Una “nuova stagione” tra Italia e Sudamerica

CARACAS – Una “nuova stagione” nei rapporti tra Italia e America latina: è il principio ispiratore della visita di Donato Di Santo, sottosegretario agli Esteri con delega all’America latina, al subcontinente americano. Il Venezuela, come egli stesso precisa, è il sedicesimo paese del suo tour, che da domenica prosegue con la visita a Panama. Abbiamo incontrato il sottosegretario sabato, in occasione della conferenza stampa tenutasi nella residenza dell’ambasciatore Gerardo Carante. Tra i presenti anche Mario Martinelli, responsabile di El Aragueño e di TVS, i media della famiglia Sindoni.


“L’impegno del governo Prodi, lo scopo di tutte le visite che l’esecutivo sta inviando nel continente – esordisce Di Santo, che risponde alle domande dei giornalisti locali in un castellano inappuntabile – è riallacciare le relazioni dell’Italia con l’America latina, che sono state troppo a lungo trascurate. Io personalmente sono stato in 15 paesi, il Venezuela è il sedicesimo. Il Venezuela lasciato regolarmente fuori dai tour programmati dalla Farnesina? Non è vero, anche l’anno scorso questo paese è stato oggetto di visite di delegazioni parlamentari, sottosegretari del precedente governo, del viceministro Danieli. Se le più alte cariche istituzionali e governative non sono ancora passate per il Venezuela è perché le relazioni di questo paese con l’Italia erano già state efficacemente portate avanti dal precedente governo. Se D’Alema ha scelto di andare in Perù piuttosto che qui è perché, prima di lui, l’ultima visita in quel paese di un esponente del governo italiano risaliva a 39 anni fa, quando l’allora ministro degli Esteri Colombo si recò a Lima. In questo senso, il Venezuela è uno dei punti in cui, tra governo Berlusconi e governo Prodi, c’è una continuità”.


“L’Italia prova verso il Venezuela un’affinità culturale, storica, per non parlare del legame costituito dalla comunità italiana che qui risiede. Siamo profondamente grati ai compatrioti che, dopo la guerra, hanno abbandonato un paese in rovina per trasferirsi in queste terre e sviluppare delle attività che, adesso, contribuiscono a costruire il futuro del Venezuela. Un futuro con il quale l’Italia vuole collaborare”.


 


Interscambio e caso Eni


In merito alle relazioni economiche tra i due paesi, Di Santo in mattinata era stato a visitare la linea ferroviaria Del Tuy-Caracas, inaugurata di recente e costruita da imprese italiane. “Sono rimasto impressionato, è una carta da visita di grandissima qualità che le imprese italiane possono esibire”. Caso Eni: “Lo abbiamo posto esplicitamente. Attualmente è stata avviata una procedura internazionale sulla quale il governo italiano, anche volendo, non può fare nulla. Non ci resta che auspicare aperture da parte del governo venezolano, con il quale saremo ben lieti di collaborare”.

────────────────

> _CONSEGNA 1_
Riassumi in un breve elenco il paragrafo dell'articolo che inizia con "In merito alle relazioni economiche", mantenendo i fatti principali.
> _CONSEGNA 2_
Aggiorna tutte le righe dell'esercizio sostituendo "blue circle" con "blue ring" e lasciando invariato tutto il resto. Escludi le immagini dalla risposta.
L'articolo non ha alcun rapporto con le righe dell'esercizio.

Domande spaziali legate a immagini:
────────────────

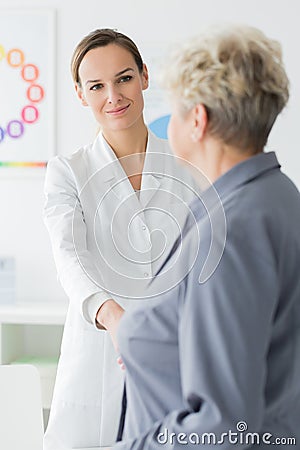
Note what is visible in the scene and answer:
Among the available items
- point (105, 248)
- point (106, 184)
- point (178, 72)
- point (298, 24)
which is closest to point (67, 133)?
point (298, 24)

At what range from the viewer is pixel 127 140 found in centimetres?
180

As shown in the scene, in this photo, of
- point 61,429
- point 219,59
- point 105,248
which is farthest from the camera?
point 61,429

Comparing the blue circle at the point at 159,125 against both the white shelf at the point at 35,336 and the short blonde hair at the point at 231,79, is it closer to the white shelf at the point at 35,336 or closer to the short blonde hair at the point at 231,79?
the white shelf at the point at 35,336

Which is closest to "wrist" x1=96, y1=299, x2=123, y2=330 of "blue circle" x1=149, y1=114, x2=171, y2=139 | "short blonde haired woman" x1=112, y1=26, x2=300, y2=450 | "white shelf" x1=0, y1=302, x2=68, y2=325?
"short blonde haired woman" x1=112, y1=26, x2=300, y2=450

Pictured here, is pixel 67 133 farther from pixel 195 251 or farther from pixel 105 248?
pixel 195 251

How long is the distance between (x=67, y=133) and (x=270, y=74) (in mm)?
2448

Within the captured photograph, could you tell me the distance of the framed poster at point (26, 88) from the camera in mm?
3365

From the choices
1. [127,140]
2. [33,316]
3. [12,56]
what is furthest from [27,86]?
[127,140]

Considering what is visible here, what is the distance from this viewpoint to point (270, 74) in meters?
0.99

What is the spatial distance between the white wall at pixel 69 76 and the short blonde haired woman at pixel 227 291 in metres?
2.25

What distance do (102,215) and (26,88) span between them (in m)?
1.90

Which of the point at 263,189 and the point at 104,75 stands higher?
the point at 104,75

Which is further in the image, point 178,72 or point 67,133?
point 67,133

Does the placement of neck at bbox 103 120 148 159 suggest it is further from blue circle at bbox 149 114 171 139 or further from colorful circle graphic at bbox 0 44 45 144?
colorful circle graphic at bbox 0 44 45 144
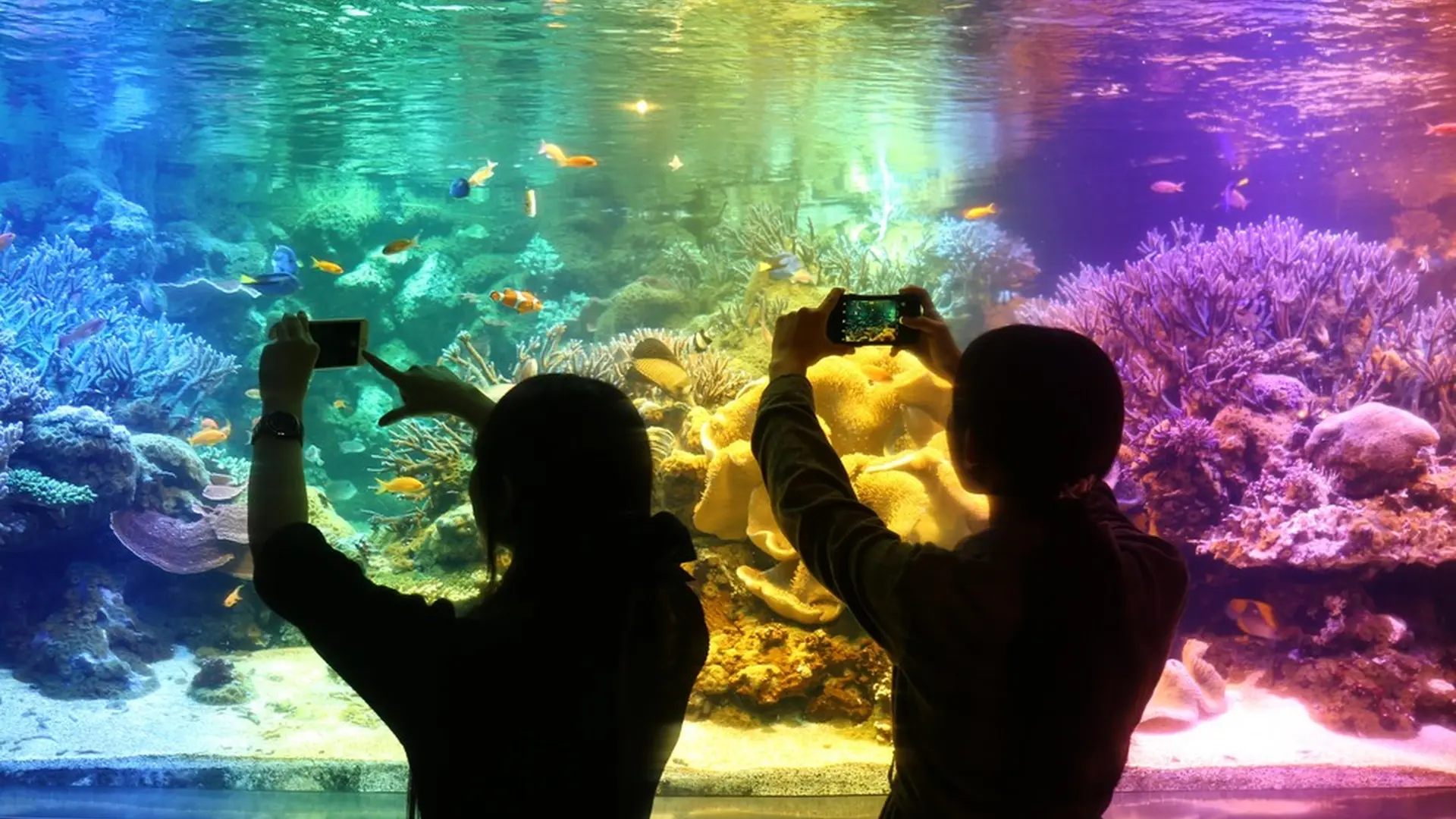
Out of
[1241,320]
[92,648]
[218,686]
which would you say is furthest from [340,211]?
[1241,320]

────────────────

> _RISPOSTA COMPLETA 1_
- In mattinata Di Santo ha visitato la linea ferroviaria Del Tuy-Caracas, inaugurata di recente e costruita da imprese italiane.
- Ne è rimasto impressionato e l'ha definita una carta da visita di grandissima qualità per le imprese italiane.
- Sul caso Eni, il governo italiano ha posto esplicitamente la questione.
- È stata avviata una procedura internazionale su cui il governo italiano non può intervenire.
- Il governo italiano auspica aperture da parte del governo venezolano, con il quale sarebbe ben lieto di collaborare.

> _RISPOSTA COMPLETA 2_
Note what is visible in the scene and answer:
Among the available items
- point (105, 248)
- point (106, 184)
- point (178, 72)
- point (298, 24)
which is closest to point (67, 133)?
point (298, 24)

At what range from the viewer is pixel 127 140 found in centimetres?
180

As shown in the scene, in this photo, of
- point 61,429
- point 219,59
- point 105,248
which is farthest from the camera?
point 61,429

Comparing the blue ring at the point at 159,125 against both the white shelf at the point at 35,336 and the short blonde hair at the point at 231,79, is it closer to the white shelf at the point at 35,336 or closer to the short blonde hair at the point at 231,79?
the white shelf at the point at 35,336

Which is closest to "wrist" x1=96, y1=299, x2=123, y2=330 of "blue ring" x1=149, y1=114, x2=171, y2=139 | "short blonde haired woman" x1=112, y1=26, x2=300, y2=450 | "white shelf" x1=0, y1=302, x2=68, y2=325?
"short blonde haired woman" x1=112, y1=26, x2=300, y2=450

Pictured here, is pixel 67 133 farther from pixel 195 251 or farther from pixel 105 248?
pixel 195 251

How long is the distance between (x=67, y=133) and (x=270, y=74) (in mm)?
2448

Within the captured photograph, could you tell me the distance of the framed poster at point (26, 88) from the camera in mm?
3365

From the choices
1. [127,140]
2. [33,316]
3. [12,56]
what is furthest from [27,86]?
[127,140]

Considering what is visible here, what is the distance from this viewpoint to point (270, 74) in meters?
0.99

What is the spatial distance between the white wall at pixel 69 76 and the short blonde haired woman at pixel 227 291 in metres?
2.25

What distance do (102,215) and (26,88) span between them (in m)?
1.90

Which of the point at 263,189 and the point at 104,75 stands higher?
the point at 104,75

Which is further in the image, point 178,72 or point 67,133?
point 67,133

Does the placement of neck at bbox 103 120 148 159 suggest it is further from blue ring at bbox 149 114 171 139 or further from colorful circle graphic at bbox 0 44 45 144?
colorful circle graphic at bbox 0 44 45 144
Out of
[1241,320]
[92,648]
[218,686]
which would you say is furthest from [340,211]?
[1241,320]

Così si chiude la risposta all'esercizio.